Cuma : travailler et être ensemble

Marie-Thérèse Audrain sociologue, travaille au sein des réseaux de Cuma. Elle intervenait à l'assemblée de la FDCuma de la Mayenne.Chaque Cuma a ses particularités, son histoire. “On me dit toujours : “Chez nous, c'est pas pareil”. Mais c'est comme la demi-heure mayennaise : l'autre jour, on me parlait de la demi-heure aveyronnaise...” Malgré les différences, on trouve beaucoup de points commun aux fonctionnements d'un groupe. A force de sillonner la France des Cuma, Marie-Thérèse Audrain en a tiré des enseignements.

Parti à la DDE, la claque
“Le groupe emmène plus loin : c'est ce qu'on appelle la facilitation sociale. On ne l'explique pas, mais lorsqu'un malade du cancer participe à un groupe, son taux d'anticorps augmente. Autre exemple : si vous allez au bistrot à plusieurs, vous consommez plus que si vous étiez seul [rires]. A l'inverse, un groupe peut freiner s'il ne s'entend pas bien.”
La sociologue a enquêté sur des départs de salariés. “Il y a un qui était parti à la DDE. Compte tenu de la réputation de la DDE, ça fiche une claque.

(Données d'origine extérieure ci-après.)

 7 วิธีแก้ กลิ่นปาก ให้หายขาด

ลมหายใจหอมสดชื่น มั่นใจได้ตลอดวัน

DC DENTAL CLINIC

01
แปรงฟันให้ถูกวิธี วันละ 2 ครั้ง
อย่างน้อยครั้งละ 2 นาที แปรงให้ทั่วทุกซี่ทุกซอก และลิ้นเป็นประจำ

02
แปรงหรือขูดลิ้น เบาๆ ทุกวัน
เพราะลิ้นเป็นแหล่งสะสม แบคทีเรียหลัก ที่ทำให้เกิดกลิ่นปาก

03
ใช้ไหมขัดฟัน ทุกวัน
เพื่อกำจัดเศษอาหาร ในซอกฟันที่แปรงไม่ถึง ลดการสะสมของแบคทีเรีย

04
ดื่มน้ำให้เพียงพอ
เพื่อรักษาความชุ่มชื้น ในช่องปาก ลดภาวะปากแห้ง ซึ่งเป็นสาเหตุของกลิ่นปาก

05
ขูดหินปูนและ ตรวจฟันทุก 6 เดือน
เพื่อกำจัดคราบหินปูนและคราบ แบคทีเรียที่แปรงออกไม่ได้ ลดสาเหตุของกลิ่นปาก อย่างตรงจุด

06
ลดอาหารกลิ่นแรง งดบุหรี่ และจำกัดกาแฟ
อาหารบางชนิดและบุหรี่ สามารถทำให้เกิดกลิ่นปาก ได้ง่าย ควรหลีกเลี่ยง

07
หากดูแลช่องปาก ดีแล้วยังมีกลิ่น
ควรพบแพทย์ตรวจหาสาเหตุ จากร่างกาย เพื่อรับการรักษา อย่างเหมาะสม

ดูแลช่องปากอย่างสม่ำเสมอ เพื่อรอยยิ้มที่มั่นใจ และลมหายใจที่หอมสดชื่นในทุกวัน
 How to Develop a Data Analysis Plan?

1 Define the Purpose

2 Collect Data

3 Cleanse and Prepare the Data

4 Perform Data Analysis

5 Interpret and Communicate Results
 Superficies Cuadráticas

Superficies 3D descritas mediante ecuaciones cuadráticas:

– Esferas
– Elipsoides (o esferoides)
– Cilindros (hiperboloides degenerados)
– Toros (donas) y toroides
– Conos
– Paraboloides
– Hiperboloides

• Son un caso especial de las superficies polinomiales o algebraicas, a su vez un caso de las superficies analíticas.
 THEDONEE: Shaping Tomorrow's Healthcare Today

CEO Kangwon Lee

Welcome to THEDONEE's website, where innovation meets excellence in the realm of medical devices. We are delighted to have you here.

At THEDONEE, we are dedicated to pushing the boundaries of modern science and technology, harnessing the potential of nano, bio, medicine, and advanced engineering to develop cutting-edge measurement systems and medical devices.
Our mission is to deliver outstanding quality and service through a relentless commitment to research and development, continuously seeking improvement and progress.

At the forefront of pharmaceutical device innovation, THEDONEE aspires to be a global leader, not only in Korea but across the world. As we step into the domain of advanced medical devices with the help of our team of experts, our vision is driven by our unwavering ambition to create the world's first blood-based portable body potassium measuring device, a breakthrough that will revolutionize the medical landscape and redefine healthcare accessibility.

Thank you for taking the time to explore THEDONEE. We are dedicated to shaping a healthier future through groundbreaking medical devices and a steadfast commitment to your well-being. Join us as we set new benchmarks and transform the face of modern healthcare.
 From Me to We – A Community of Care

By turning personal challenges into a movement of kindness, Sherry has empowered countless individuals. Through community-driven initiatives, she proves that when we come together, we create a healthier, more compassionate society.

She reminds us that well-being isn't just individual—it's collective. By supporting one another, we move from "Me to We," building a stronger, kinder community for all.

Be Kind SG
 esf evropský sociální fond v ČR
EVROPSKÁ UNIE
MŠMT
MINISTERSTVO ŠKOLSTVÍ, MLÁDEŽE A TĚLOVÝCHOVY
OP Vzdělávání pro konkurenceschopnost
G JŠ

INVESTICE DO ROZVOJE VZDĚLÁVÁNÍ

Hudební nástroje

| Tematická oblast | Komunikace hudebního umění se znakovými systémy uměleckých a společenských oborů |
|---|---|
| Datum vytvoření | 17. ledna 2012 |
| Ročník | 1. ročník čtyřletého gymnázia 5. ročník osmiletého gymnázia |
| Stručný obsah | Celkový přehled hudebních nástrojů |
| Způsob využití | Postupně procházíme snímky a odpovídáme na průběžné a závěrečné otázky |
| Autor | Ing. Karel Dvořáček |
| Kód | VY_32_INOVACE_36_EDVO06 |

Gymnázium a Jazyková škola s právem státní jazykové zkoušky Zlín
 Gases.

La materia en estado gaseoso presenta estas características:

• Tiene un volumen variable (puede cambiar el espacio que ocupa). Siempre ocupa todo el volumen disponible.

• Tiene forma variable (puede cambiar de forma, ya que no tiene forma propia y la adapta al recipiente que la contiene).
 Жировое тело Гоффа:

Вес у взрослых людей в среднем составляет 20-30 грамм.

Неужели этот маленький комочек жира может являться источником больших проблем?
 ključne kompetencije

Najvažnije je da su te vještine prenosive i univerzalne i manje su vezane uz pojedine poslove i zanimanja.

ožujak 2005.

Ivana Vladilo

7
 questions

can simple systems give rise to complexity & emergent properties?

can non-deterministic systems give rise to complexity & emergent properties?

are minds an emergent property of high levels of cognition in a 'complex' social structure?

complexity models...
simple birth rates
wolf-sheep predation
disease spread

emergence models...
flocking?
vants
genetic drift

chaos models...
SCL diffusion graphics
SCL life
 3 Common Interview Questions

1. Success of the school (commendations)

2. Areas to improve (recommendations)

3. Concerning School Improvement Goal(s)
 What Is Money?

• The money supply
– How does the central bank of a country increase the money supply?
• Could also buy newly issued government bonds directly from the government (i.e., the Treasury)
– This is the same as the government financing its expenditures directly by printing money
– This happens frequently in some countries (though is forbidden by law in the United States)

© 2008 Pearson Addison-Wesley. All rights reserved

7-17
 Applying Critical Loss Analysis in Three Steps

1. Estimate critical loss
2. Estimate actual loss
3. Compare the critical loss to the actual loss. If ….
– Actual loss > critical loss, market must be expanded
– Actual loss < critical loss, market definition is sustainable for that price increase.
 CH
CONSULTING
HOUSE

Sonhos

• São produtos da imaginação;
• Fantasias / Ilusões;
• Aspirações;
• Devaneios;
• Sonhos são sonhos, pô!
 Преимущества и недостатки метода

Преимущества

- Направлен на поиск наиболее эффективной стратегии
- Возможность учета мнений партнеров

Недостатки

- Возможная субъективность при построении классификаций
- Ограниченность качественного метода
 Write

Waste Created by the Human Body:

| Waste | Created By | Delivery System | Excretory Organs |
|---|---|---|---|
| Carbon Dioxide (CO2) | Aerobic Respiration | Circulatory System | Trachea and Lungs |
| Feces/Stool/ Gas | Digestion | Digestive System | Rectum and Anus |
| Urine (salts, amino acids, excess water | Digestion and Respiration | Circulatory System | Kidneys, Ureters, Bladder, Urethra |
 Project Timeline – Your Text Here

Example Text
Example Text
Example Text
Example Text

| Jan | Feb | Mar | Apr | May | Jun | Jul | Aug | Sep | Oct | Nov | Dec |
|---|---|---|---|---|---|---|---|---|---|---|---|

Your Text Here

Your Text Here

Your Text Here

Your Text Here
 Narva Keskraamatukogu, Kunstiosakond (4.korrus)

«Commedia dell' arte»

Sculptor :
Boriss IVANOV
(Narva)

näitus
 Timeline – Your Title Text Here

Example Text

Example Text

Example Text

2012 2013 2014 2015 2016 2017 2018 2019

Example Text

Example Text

On voit que les salariés ne sont pas le problème, mais ils révèlent un problème d'organisation.” A l'inverse, les jeunes salariés qui ont choisi ce métier “pour les bécanes” restent parce que les relations avec les adhérents sont bonnes. “C'est un groupe soudé, où on se dit les choses, ou qui délègue.”

Pour qu'un groupe fonctionne, “il faut un objectif commun. Une Cuma avait pour objectif de ne laisser personne au bord du chemin. Un adhérent n'aurait pas pu tracter une nouvelle tonne plus grosse. Ils se sont arrangés. Pour une Cuma, il faut deux jambes : travailler ensemble et être ensemble”. Elle poursuit : les adhérents d'une Cuma s'entendaient très bien, et depuis plusieurs générations, mais n'arrivaient pas à passer le pas de l'assolement en commun. La raison ? Les fermes étaient devenues trop différentes, aller plus loin dans le travailler ensemble n'était plus possible.
Sur les plannings, “s'il n'y a pas de règle, c'est la loi du plus fort. Les règles et les priorités sont nécessaires. Un exemple : sur le télescopique, une Cuma l'attribue en priorité à l'ensilage. Une autre pour les producteurs hors-sol. Je ne juge pas : si tout le monde s'est mis d'accord, ça roule”.